#### [Tasks and exercises]
1. Rewrite everything from "data Neutral a" down to "me as of now." in the lambda calculus passage, replacing "Apply" with "Application".
2. According to the lambda calculus passage, which operation does not preserve normal forms?

# Intuitive explanation of neutral / normal form in lambda calculus

It is possible to distinguish Normal terms which don't contain beta redex as a sub-expression, from others like so

data WithBound a = Var | Other a

data Normal a
= Neutral (Neutral a)
| Abstract (Normal (WithBound a))

data Neutral a
= Variable a
| Apply (Neutral a) (Normal a)


Is there any intuitive explanation as to why this property would hold ? It might be entirely self-evident somehow after you look at it long enough but it does not prompt straight out to me as of now.

I can reassure you that this property is not immediately self-evident. In trying to describe/enumerate the set of normal forms, the main observation required is the following:

• Abstraction preserves normal forms: if $t$ is normal, than so is $\lambda x.t$.

• Application does not preserve normal forms: if $t$ and $u$ are normal, $t\ u$ may contain a redex!

We want to characterize the normal forms for which we can not create redexes when performing applications. Obviously, this occurs iff $t$ is a $\lambda$-abstraction. In particular, we can take $u$ to be anything we want, so long as it is in normal form.

#### [Record set]
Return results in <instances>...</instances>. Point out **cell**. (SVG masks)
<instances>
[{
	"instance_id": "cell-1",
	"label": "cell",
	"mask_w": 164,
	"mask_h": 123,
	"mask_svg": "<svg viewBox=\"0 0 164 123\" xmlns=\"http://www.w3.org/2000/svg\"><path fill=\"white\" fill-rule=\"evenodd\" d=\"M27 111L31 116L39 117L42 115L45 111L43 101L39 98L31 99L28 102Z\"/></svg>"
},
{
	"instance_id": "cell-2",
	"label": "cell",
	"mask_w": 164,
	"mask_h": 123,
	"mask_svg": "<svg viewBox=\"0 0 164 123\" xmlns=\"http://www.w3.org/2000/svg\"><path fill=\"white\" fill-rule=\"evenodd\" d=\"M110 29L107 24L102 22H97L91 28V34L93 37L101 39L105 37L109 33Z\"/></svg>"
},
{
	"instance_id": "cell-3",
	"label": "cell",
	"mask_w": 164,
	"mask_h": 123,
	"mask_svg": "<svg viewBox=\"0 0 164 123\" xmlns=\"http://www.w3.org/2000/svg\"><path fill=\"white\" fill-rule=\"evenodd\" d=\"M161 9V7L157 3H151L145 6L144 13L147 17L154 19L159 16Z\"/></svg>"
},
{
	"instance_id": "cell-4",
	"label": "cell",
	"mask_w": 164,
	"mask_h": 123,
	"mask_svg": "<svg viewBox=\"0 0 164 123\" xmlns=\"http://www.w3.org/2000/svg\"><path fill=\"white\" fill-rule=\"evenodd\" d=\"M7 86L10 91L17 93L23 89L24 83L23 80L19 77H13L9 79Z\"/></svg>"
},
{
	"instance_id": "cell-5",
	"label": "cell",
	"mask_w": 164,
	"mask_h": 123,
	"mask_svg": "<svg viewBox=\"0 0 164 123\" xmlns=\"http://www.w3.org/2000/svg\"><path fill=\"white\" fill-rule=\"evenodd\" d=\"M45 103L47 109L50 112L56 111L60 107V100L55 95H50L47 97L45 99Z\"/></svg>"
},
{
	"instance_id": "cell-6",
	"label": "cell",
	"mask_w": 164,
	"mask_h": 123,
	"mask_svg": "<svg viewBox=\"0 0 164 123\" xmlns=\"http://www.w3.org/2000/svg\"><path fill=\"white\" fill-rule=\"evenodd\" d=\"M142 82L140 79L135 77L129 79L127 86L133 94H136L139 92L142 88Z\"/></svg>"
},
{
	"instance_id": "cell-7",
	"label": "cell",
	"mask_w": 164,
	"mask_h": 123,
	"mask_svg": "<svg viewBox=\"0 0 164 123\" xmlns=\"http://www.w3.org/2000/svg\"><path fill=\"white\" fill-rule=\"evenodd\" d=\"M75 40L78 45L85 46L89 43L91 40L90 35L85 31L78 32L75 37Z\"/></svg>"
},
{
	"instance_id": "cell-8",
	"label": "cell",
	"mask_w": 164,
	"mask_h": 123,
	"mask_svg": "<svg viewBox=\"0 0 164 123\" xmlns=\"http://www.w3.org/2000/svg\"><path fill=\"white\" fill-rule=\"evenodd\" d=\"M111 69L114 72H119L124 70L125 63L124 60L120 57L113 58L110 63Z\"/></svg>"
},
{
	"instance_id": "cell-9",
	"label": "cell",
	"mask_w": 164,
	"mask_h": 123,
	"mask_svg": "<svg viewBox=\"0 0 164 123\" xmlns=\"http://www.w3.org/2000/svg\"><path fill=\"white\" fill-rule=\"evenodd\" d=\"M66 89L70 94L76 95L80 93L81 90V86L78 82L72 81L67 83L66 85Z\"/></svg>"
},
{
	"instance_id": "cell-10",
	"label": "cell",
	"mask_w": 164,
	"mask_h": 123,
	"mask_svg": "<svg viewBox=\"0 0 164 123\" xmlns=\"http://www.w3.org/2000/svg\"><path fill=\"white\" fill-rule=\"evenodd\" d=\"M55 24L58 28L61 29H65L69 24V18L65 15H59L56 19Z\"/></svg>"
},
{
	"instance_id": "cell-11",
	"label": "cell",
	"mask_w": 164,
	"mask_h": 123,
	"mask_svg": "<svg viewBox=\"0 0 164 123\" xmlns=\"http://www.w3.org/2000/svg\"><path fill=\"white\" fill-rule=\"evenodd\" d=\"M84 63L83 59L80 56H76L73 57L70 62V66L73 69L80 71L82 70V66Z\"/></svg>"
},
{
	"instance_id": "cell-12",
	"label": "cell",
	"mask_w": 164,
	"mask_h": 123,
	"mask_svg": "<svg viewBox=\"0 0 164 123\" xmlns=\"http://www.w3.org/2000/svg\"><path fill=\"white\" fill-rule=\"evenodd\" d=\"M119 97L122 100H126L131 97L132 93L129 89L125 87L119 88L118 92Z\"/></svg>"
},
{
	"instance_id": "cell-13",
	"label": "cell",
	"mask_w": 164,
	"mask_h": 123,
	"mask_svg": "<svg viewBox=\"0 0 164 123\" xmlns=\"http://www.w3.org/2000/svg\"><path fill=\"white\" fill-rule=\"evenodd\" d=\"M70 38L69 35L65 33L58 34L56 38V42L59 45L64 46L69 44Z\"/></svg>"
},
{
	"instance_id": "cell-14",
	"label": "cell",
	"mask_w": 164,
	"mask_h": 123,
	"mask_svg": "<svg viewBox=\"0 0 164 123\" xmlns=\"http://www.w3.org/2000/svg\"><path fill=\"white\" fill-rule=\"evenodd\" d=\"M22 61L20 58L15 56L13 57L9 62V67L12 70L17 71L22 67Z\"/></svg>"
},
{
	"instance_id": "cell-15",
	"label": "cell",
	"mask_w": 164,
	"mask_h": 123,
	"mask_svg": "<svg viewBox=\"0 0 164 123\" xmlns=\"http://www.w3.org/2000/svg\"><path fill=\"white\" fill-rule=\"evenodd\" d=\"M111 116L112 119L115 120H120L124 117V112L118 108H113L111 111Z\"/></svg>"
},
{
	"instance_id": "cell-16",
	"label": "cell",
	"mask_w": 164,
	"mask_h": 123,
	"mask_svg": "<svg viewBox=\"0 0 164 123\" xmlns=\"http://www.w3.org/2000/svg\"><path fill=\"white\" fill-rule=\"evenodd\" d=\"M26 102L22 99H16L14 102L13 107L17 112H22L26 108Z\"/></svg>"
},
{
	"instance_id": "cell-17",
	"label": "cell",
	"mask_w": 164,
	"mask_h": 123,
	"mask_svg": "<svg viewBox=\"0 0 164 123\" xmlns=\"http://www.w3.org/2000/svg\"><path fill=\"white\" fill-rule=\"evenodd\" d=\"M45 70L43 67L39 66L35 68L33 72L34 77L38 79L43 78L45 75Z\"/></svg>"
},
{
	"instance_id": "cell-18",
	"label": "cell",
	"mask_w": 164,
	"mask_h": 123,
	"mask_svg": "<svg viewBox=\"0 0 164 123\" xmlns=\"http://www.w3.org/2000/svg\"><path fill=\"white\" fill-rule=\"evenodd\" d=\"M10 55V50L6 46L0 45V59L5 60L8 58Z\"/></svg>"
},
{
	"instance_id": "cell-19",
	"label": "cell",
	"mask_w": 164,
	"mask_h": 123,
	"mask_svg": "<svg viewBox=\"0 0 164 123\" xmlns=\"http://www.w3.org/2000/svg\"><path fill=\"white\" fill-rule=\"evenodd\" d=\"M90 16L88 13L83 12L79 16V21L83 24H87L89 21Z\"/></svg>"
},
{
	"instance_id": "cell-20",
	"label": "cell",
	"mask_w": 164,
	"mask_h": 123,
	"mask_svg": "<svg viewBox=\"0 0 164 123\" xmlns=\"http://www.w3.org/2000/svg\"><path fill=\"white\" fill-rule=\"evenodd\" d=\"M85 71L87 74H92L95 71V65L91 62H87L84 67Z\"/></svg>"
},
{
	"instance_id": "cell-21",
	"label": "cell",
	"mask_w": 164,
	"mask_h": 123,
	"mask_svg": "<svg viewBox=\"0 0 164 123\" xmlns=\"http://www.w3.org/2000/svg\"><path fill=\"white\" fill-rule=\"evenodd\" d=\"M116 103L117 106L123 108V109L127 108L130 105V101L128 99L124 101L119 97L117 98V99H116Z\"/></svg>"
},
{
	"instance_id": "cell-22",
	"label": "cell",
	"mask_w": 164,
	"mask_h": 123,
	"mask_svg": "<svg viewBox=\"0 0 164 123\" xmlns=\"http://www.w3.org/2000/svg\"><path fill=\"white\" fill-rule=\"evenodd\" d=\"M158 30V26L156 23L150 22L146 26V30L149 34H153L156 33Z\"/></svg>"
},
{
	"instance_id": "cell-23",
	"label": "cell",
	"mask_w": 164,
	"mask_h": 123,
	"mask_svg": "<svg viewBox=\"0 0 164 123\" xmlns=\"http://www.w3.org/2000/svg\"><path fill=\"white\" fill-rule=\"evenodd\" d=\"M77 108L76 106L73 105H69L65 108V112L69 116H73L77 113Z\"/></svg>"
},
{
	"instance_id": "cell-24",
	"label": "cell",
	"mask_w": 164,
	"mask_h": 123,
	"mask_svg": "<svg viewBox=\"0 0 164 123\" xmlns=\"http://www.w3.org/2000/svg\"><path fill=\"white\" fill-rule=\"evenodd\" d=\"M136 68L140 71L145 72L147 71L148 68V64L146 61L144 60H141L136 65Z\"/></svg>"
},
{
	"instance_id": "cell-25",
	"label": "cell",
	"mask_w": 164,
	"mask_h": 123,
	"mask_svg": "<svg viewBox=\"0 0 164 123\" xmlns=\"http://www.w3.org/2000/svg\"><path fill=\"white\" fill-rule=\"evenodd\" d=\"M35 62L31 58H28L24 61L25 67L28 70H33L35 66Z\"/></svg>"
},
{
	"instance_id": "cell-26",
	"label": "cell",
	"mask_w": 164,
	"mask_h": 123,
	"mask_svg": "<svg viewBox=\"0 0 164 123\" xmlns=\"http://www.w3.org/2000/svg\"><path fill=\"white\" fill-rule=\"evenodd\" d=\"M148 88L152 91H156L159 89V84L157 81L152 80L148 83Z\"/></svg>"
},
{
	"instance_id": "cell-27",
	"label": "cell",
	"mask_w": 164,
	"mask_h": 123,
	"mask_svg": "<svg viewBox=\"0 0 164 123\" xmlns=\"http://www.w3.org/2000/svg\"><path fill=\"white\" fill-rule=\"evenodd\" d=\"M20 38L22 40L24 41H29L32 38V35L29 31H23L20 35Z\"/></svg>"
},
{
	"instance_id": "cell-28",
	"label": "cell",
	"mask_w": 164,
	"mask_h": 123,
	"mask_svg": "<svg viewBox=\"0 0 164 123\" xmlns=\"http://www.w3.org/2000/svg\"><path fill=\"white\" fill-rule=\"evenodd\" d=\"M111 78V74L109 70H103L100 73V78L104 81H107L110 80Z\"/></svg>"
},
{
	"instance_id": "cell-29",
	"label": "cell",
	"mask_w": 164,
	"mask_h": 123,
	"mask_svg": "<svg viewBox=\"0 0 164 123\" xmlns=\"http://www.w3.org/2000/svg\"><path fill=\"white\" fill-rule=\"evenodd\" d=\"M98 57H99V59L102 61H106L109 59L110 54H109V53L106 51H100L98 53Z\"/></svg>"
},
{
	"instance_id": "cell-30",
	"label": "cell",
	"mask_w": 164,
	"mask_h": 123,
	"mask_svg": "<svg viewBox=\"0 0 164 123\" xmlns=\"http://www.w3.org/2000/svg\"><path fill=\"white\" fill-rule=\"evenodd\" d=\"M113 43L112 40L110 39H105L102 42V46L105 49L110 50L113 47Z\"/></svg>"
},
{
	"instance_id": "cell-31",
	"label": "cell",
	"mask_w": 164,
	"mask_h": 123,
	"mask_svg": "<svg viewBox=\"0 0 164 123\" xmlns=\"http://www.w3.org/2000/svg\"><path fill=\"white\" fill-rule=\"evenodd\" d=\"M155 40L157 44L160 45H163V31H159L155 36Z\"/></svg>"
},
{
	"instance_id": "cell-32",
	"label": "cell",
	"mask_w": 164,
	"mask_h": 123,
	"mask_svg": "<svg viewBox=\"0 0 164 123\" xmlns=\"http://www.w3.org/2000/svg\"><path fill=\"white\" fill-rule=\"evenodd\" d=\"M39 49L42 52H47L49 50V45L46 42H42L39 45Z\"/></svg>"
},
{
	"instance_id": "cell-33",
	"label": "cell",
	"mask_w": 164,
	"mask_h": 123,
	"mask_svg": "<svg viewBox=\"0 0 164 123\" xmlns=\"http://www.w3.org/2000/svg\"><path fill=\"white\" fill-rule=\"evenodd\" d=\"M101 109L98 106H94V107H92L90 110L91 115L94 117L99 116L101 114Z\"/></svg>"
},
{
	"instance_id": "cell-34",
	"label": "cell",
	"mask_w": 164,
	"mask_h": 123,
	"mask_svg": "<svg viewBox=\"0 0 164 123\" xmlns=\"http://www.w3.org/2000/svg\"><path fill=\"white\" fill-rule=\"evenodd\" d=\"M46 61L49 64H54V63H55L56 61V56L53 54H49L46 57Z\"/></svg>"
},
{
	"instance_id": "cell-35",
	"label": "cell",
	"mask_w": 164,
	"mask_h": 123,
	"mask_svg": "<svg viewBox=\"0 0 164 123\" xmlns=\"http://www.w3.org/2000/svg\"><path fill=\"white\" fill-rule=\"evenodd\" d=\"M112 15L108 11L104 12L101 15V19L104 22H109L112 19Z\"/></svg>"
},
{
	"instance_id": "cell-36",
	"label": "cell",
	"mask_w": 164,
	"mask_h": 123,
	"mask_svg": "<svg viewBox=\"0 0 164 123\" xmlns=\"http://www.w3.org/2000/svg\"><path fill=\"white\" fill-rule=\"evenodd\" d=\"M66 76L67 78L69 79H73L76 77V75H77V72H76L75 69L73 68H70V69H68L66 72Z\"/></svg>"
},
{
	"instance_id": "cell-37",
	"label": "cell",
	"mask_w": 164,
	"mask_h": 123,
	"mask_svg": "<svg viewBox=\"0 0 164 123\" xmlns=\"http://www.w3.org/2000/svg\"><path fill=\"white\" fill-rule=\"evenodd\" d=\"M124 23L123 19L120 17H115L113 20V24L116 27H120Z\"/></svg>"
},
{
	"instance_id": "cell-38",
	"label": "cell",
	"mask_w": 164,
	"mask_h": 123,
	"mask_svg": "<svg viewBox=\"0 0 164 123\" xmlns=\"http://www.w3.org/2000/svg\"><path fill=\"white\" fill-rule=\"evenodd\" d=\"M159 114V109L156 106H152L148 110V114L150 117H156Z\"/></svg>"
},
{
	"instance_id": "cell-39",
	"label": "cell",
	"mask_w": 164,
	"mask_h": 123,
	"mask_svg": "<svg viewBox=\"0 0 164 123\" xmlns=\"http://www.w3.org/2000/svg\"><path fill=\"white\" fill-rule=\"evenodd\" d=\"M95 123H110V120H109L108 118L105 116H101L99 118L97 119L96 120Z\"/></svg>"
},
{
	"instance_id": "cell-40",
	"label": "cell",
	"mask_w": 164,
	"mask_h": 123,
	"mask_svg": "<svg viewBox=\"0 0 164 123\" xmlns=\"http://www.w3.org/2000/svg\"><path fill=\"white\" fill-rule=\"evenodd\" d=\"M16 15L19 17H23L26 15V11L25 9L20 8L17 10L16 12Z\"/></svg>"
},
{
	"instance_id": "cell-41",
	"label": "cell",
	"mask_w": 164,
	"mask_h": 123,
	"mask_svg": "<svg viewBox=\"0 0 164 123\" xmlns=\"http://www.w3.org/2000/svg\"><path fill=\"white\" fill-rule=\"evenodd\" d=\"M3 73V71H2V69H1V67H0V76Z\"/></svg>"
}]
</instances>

#### [Exercise responses]
1.
data Neutral a
= Variable a
| Application (Neutral a) (Normal a)


Is there any intuitive explanation as to why this property would hold ? It might be entirely self-evident somehow after you look at it long enough but it does not prompt straight out to me as of now.

2. Application